A closer look at its structure, C8H7BrF2, reveals a benzene core connected at the para position to a bromine atom and a two-fluorine-substituted ethyl group. Bench chemists recognize the challenge in assembling such a structure with clean selectivity, so having commercial access to this intermediate saves days, sometimes weeks, in route planning for multifaceted syntheses. Its ease in stacking up to classic halogenated benzenes, yet providing a pair of electron-withdrawing fluorines, pushes its reactivity into a unique niche.
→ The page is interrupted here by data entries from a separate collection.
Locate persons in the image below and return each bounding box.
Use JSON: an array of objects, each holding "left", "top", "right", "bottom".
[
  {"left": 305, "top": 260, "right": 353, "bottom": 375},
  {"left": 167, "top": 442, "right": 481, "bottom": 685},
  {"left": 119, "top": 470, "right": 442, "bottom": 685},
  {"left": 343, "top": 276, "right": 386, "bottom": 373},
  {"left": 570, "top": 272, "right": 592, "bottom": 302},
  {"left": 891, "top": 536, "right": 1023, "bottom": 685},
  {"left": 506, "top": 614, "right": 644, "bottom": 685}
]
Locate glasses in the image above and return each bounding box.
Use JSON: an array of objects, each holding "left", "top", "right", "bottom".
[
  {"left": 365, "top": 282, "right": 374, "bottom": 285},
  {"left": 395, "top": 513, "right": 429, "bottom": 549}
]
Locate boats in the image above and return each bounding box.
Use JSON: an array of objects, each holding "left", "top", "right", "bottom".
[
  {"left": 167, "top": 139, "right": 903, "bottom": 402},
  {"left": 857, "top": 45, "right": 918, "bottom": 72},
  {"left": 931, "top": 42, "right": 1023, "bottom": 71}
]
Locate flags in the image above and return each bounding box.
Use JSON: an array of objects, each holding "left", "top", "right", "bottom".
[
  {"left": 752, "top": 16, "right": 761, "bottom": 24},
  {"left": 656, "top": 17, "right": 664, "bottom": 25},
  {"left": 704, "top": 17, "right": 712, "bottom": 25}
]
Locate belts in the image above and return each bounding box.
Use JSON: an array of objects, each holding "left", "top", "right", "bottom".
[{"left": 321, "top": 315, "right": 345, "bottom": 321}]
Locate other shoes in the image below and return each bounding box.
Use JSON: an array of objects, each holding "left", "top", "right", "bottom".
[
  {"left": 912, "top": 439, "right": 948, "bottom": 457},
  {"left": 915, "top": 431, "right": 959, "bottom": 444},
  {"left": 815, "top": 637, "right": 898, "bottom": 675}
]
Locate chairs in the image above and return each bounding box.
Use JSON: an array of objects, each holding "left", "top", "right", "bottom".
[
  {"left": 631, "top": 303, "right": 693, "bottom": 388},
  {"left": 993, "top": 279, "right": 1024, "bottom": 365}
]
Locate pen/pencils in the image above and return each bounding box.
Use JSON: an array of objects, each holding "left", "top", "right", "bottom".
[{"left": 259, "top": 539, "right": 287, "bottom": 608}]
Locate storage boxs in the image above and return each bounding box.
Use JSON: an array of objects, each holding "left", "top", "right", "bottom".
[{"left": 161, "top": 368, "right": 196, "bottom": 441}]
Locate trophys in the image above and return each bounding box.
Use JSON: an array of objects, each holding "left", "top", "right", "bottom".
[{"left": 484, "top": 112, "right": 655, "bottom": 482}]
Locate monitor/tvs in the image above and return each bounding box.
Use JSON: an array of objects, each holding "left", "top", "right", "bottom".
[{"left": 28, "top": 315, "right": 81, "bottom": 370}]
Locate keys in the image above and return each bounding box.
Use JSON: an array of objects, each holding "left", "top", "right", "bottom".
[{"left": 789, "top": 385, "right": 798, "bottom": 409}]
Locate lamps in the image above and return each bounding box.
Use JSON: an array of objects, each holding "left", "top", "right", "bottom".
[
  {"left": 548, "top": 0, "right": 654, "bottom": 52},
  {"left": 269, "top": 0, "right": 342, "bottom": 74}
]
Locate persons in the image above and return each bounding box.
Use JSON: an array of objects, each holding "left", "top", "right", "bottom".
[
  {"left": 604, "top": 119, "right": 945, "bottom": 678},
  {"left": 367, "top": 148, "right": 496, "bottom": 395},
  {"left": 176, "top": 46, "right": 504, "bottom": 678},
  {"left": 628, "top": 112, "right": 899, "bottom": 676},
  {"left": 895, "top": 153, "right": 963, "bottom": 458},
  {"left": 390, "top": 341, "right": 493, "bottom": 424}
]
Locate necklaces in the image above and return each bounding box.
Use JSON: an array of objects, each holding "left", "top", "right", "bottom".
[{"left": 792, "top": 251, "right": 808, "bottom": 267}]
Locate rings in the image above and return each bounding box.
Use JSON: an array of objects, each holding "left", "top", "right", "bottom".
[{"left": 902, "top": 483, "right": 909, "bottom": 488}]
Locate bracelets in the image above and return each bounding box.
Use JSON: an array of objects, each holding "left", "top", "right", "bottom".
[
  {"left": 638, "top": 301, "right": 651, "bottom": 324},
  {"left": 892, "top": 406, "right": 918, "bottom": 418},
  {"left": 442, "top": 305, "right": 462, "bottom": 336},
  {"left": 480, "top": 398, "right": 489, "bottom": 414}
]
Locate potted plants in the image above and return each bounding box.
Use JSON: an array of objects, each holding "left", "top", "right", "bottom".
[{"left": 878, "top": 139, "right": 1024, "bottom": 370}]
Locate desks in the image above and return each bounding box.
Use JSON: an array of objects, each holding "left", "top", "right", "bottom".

Drug development projects often call for fluorinated aromatics thanks to their ability to optimize metabolic stability and binding selectivity. 1-Bromo-4-(1,1-difluoroethyl)benzene opens up routes to compounds chemists once labeled as too tedious to make at scale. That’s no small feat, considering the hunger among research teams for new fragments able to shift pharmacokinetic profiles or improve target engagement. In preclinical campaigns I’ve witnessed, plugging this building block into core structures created distinct pharmacophores not attainable with simpler halogenated benzenes.
One strong suit lies in its bromine atom—a classic handle for palladium-catalyzed couplings like the Suzuki or Buchwald-Hartwig reactions. Coupling partners can transform it into biphenyls, diaryl ethers, or even thioethers with a range of electronics. Adding the difluoroethyl group gives the resulting scaffold improved lipophilicity and enhanced metabolic resistance, crucial for drug molecules destined for the body’s whirling pool of enzymes.
Comparing this compound to plain 1-bromobenzene, the extra twist comes from the difluoroethyl group at the para position. It’s not just a decorative flourish—these two fluorines deeply affect how the molecule behaves in both reactions and downstream applications. For one, difluoroethyl arms can slow down oxidative metabolism, keeping drug candidates alive longer in biological assays. I’ve seen project teams deliberately search for these motifs, even retrofitting them onto core scaffolds, just to get that extra hour of compound half-life.
Contrast this product with, say, 4-bromoethylbenzene. The non-fluorinated analog may look similar, but the difference in electron density makes a noticeable impact on reaction outcomes and physicochemical properties. More hydrophobic, less prone to unwanted side reactions, with a lower tendency to oxidize—these are facts borne out across lab notebooks and mass spec runs. Processes designed for difluorinated benzyl motifs also hit better reliability rates, especially during scale-up, due to the group’s resilience against overbromination or ring oxidation.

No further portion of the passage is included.